╭─ Excerpt to read
The Last Moments of Mozart
Armand Mathey-Doret after Mihály Munkácsy (1844–1900)
To write a Requiem for oneself – an experience that perhaps none of us can truly understand – is an idea that captures our imaginations and holds us rapt. No wonder Mozart’s Requiem haunts and moves us to a degree perhaps unsurpassed by any other classical work. Both the human terror and the mystical preparation for moving to the afterworld ring through, with an immediacy that stuns us in the Dies Irae and makes us weep in the Lacrimosa.

I am fascinated by how the ordinary, banal events of daily life sometimes run on a parallel course with the mystical journey evolving in the souls of individuals. And, as if guided from above, the two courses eventually intersect. At such moments, something extraordinary is created. Mozart’s Requiem seems to be one of these creations.

On the path of the ordinary and banal events of daily life, we have the Count Franz von Walsegg, an eccentric but harmless country landowner, who liked to host musicales in his home, performing pieces he had secretly commissioned from respected composers. The twist: he liked to pass these pieces off as his own compositions. In the summer of 1791, the Count sent his representative to Mozart. The anonymous messenger appeared on Mozart’s doorstep, presented a commission for a Mass for the Dead, delivered half the fee, and warned that it would be a waste of time to attempt to learn the name of his employer.

Posthumous portrait of
Wolfgang Amadeus Mozart
by Barbara Krafft (1764-1825)
And on the path of mystical journey, we have Mozart, a devout Catholic, who had always held great reverence for the opportunity to compose sacred music. Mozart was known for reverent statements such as this:

I was initiated from earliest childhood in the mystical sanctuary of our religion… with all the vague but urgent feelings, one waits with a heart full of devotion for the divine service without really knowing what to expect; one rises lightened and uplifted without knowing what one has received; and one kneels under the touching strains of the Agnus Dei at the moment of the sacrament, with the music speaking in gentle joy from our hearts. True, this is lost in the hurly-burly of life. But in my case, when you take up the words you have heard a thousand times, for the purpose of setting them to music, everything comes back and you feel your soul moved again.
– Reported by Rochlitz in 1789

The two paths moved towards intersection in November 1791, when Mozart’s schedule lightened up after a highly successful run of The Magic Flute, which he conducted from the keyboard each night. Mozart sat down to begin the Requiem, and within a few weeks came thoughts of death – he believed he had been poisoned. Then came the illness that was to be his last. On 20 November he took to his bed and never left it again. The remaining sixteen days of his life were spent feverishly trying to finish the Requiem – his Requiem.

Mozart completed the Introit and sketched the other movements up through Hostias. Under his supervision, his students Freistadtler and Sussmayr wrote out the string doublings and the trumpet and timpani parts for the Kyrie. A third student, Eybler, orchestrated the Dies Irae, Tuba Mirum, Rex Tremendae, Recordare, and Confutatis, possibly under Mozart’s supervision. He wrote his contributions directly into the autograph manuscript. On 5 December Mozart composed the first eight bars of the Lacrimosa. And then he breathed his last. He was 36.
╰─
╭─ Stored records
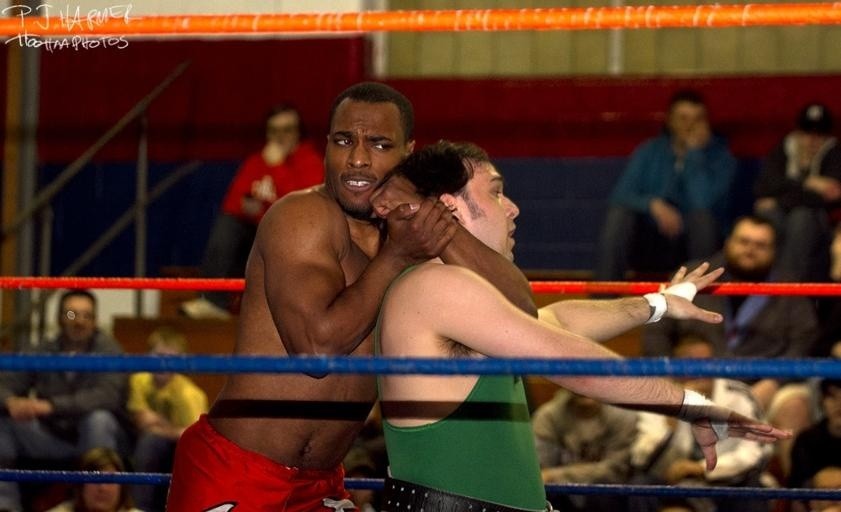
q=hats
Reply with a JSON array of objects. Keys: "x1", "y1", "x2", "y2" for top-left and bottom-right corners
[{"x1": 796, "y1": 103, "x2": 834, "y2": 136}]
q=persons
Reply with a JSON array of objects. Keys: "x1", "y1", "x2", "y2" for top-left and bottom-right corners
[
  {"x1": 165, "y1": 81, "x2": 417, "y2": 512},
  {"x1": 531, "y1": 88, "x2": 841, "y2": 511},
  {"x1": 178, "y1": 101, "x2": 325, "y2": 321},
  {"x1": 375, "y1": 139, "x2": 793, "y2": 512}
]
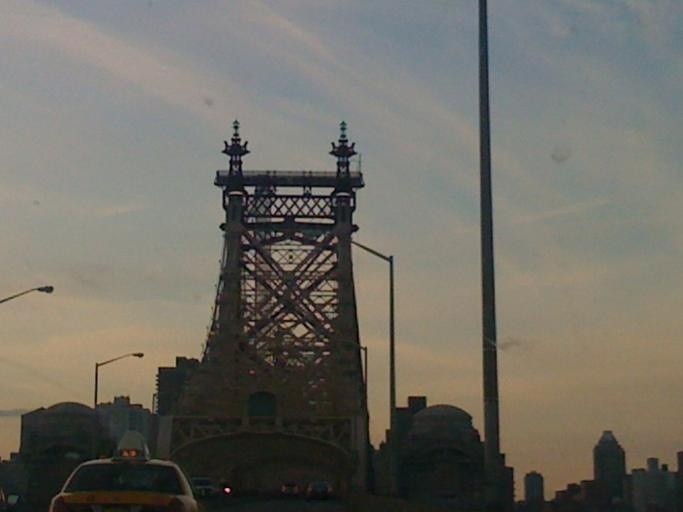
╰─
In the text on Mozart's last moments, take the part that opens with the words containing "To write a Requiem" and closes with "of these creations.", and write it out again, swapping "Requiem" for "Mass for the Dead".

To write a Mass for the Dead for oneself – an experience that perhaps none of us can truly understand – is an idea that captures our imaginations and holds us rapt. No wonder Mozart’s Mass for the Dead haunts and moves us to a degree perhaps unsurpassed by any other classical work. Both the human terror and the mystical preparation for moving to the afterworld ring through, with an immediacy that stuns us in the Dies Irae and makes us weep in the Lacrimosa.

I am fascinated by how the ordinary, banal events of daily life sometimes run on a parallel course with the mystical journey evolving in the souls of individuals. And, as if guided from above, the two courses eventually intersect. At such moments, something extraordinary is created. Mozart’s Mass for the Dead seems to be one of these creations.